Results from the multicenter J-START (Japan Strategic Anti-cancer Randomized Trial), which were published too recently to be included by Melnikow and colleagues, showed a reduction in interval cancer (0.05% vs. 0.10%;
P = 0.034) among 32 105 women receiving supplemental ultrasonography compared with 32 812 women in the control group receiving mammography only (
5). Among 202 cancer cases detected in the intervention group, 144 (71.3%) were stage 0 or I compared with only 79 of 152 (52.0%) in the control group (
P = 0.019). In the ACRIN (American College of Radiology Imaging Network) 6666 trial, supplemental ultrasonography improved detection of mostly node-negative invasive breast cancer (25 of 32 [78%] women diagnosed with breast cancer seen only on an ultrasonogram had stage I disease); detection benefits of ultrasonography occurred in women whose breast density was visually estimated at only 25% to 40%, although there was a trend toward a greater increase in cancer detection with increasing breast density (
6).
Schrading and colleagues (
7) showed that MRI every 1 to 3 years had an initial cancer detection rate of 22.6 cases per 1000 average-risk women after normal results on mammography and ultrasonography, with a similar yield across all breast densities. In that study, the cancer detection rate on incidence screening was 7.5 cases per 1000 women, and 93% of cancer cases identified on MRI were node-negative, with a mean tumor size of 0.8 cm and no interval cancer. For tomosynthesis, increased cancer detection has been shown across all breast densities in the Oslo trial (
8), although follow-up is incomplete. Based on early results from the ASTOUND (Adjunct Screening with Tomosynthesis or Ultrasound in Mammography-Negative Women With Dense Breasts) trial (Houssami N. Personal communication), screening ultrasonography after adjunct tomosynthesis has a supplemental cancer yield similar to that of screening ultrasonography after standard digital mammography.

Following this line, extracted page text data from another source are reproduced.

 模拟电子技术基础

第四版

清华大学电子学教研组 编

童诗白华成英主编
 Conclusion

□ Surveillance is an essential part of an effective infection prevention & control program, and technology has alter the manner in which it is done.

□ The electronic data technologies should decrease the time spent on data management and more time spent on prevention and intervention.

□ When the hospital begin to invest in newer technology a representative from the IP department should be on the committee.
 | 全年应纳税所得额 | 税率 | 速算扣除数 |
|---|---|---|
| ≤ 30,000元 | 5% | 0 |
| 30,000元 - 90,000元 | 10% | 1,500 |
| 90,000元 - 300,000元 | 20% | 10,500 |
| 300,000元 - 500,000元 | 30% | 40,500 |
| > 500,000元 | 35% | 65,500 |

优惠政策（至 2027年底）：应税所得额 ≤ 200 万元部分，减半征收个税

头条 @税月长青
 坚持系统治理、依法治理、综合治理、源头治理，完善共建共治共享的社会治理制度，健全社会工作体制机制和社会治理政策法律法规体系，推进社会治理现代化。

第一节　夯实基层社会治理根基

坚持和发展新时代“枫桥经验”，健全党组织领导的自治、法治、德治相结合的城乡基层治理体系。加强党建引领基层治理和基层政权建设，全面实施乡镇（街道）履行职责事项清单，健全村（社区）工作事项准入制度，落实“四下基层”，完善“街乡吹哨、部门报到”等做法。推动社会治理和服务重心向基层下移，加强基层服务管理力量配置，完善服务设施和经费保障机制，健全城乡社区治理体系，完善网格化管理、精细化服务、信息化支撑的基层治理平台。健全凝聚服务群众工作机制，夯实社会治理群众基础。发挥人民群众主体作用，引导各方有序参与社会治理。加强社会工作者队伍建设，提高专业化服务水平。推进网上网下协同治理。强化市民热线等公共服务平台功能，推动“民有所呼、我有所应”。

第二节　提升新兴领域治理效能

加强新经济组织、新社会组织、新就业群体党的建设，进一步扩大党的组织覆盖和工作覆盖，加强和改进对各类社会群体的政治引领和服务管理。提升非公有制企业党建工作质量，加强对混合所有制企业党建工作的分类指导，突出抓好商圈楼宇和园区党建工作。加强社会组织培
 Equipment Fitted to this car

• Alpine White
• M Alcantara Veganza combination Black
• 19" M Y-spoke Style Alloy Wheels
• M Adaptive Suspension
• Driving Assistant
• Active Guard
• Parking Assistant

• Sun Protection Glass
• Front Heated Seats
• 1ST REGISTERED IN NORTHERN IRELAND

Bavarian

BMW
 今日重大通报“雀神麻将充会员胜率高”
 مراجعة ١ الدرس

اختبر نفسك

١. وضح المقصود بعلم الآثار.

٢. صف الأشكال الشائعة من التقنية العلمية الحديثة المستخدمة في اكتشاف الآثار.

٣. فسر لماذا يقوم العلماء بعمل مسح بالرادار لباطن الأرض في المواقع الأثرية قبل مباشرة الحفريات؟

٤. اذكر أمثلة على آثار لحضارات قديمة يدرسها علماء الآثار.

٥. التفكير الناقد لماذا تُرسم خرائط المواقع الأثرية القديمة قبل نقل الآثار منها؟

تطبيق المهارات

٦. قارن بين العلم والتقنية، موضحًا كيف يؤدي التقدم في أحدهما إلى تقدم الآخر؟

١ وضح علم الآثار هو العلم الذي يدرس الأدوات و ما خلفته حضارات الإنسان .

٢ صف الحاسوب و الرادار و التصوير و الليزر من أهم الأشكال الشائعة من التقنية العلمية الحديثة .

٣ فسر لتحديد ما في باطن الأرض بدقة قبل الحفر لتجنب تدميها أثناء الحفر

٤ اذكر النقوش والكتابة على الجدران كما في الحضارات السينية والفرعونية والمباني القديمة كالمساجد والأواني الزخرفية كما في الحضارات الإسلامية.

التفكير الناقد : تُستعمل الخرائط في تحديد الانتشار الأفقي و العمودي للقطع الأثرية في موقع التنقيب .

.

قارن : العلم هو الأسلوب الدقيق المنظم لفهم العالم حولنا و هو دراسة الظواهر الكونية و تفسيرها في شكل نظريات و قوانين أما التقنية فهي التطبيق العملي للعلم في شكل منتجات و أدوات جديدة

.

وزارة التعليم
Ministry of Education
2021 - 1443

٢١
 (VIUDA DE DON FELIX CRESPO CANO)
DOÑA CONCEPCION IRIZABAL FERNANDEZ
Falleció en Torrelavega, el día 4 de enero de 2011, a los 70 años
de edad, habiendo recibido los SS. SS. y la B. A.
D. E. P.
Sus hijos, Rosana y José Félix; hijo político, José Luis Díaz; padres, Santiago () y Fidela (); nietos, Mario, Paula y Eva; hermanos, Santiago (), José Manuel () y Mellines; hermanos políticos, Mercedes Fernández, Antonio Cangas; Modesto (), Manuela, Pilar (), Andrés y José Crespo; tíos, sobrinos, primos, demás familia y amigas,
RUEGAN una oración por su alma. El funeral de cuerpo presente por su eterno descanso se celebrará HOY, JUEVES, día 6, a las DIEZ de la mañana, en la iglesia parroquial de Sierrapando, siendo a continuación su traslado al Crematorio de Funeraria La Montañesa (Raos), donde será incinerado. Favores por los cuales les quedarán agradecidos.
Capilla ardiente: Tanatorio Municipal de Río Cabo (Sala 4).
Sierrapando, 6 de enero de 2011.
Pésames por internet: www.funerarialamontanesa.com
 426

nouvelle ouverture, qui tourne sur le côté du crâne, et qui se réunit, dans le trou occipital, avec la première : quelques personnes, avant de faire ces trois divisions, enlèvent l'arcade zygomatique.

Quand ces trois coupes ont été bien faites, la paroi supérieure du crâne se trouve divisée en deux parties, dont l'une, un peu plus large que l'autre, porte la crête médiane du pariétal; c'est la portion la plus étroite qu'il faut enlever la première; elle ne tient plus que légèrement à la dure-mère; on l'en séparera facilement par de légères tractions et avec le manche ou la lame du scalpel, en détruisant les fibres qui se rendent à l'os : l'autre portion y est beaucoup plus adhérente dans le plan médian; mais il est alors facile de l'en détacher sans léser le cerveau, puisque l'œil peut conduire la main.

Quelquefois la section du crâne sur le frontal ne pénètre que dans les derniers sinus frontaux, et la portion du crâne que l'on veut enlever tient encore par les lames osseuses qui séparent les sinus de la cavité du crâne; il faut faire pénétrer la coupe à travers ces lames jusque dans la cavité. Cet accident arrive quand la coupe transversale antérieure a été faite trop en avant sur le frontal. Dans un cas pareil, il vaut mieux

Supplemental screening has proven advantages in women with genetic risk factors for breast cancer. In women with a
BRCA1 or
BRCA2 mutation, surveillance MRI reduced late-stage disease (
9). In women with a
BRCA1 mutation or familial risk, annual MRI resulted in greater metastasis-free survival compared with matched control women (
10).
In summary, although only mammography has been evaluated in studies that examined breast cancer mortality, what we know about the natural history of the disease suggests that supplemental screening is beneficial. Most cancers found with ultrasonography are node-negative invasive cancers, and MRI also detects some ductal carcinoma in situ. Both ultrasonography and MRI have been shown to reduce interval cancer in women with dense breasts; this is a proposed end point in the planned TMIST (Tomosynthesis Mammography Imaging Screening Trial). Magnetic resonance imaging reduces rates of late-stage and metastatic disease. I believe that supplemental screening should be available to interested women with dense breasts, but guidance to help inform the choice to have supplemental screening is sorely needed. Ideally, supplemental imaging should be performed in clinical settings that simultaneously collect data on molecular phenotypes, stage of detected cancer, other breast cancer risk factors, and outcomes of women who pursue supplemental screening. This would allow careful observational analyses comparing their outcomes to those of women with dense breasts who choose not to have supplemental tests.